When you want to start an engine, espically on a cold winter in the north morning, then COLD CRANKING AMPS are good, you need lots of them
Thus starting batteries are long on cranking (peak) amps, even when cold, but short on Amp Hours
When you want to listen to the radio, watch TV, read a book or just pump heat or water, AMP HOURS are good, you want lots of them, Thus Deep Cycle batteries are long on AMP HOURS, but short on cranking amps.
MARINE batteries are half breeds. They are long on nothing and short on everythign (Medium actually on everything)
Example. One popular size 12 volt battery is 68 AH starting, 83 Marine and 100 DEEP CYCLE
Marine are often called "Marine/Deep Cycle" but any battery that ilsts "CRANKING AMPS (CCA or MCA) on it's lable is not a True Deep Cycle
Six Volt V/S 12 volt:
Many folks say six volt is better, NOT TRUE, first there are no six volt batteries in RV's, Just 12 volt batteries that come in two pieces (Think of each pair of six volt batteries as one 12 volt and many questions self answer, Example "Do they both have to be the same?" A: Would you buy a 12 volt battery that was half interstate and half excide?)
There are a lot of golf carts out there, and thus a lot of companies make six volt golf cart batteries (Cause that is what Golf Carts use) and thus due to both the size of the production runs and the number of competitors prices for Golf Cart batteries are low in compairson to other types of Deep Cycle batteries. At one time in fact about the only reasonable size TRUE DEEP CYCLE battery you could get was a golf cart battery (Other Deep Cycles were made for things like Fork Lifts and such and.. Well, you need a fork lift to lift a fork lift battery, Trust me on that, I've use one)

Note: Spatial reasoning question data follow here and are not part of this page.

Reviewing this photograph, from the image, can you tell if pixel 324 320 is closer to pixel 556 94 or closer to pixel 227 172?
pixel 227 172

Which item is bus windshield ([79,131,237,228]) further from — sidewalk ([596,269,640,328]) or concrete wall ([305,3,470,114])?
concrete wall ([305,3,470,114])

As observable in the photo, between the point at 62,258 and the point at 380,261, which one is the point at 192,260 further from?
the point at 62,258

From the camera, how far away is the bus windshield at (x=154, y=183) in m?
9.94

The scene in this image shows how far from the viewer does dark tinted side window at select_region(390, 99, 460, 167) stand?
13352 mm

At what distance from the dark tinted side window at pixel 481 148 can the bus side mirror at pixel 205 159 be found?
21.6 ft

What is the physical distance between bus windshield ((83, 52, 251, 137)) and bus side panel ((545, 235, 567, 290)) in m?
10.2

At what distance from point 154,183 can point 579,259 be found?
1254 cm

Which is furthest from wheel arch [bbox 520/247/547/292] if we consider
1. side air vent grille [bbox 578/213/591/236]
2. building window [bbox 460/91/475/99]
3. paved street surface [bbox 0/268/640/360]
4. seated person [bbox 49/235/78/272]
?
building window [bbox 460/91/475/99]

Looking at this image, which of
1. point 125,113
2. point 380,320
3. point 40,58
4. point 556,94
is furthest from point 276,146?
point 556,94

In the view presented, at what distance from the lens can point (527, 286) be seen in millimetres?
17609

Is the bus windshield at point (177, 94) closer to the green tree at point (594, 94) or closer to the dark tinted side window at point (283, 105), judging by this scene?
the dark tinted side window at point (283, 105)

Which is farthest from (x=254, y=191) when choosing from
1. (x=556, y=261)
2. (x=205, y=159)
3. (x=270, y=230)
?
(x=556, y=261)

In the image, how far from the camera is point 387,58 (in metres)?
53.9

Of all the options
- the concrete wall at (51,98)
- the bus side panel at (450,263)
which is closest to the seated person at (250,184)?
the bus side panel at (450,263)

So RV makers used golf cart batteries
Today due in no small part to the size of the RV industry, more and more we are finding 12 volt DEEP CYCLE batteries in sizes you can pick up and carry (24,27,31,and the like) up to about 8D. (much bigger and you are gonna get a herina, Been there and done that too)
And the prices are dropping... But I think Golf Cart, at around 50 cents per Amp Hour at Sams or Costco, are still your best bargain, 12 volts are around a buck an amp hour just now.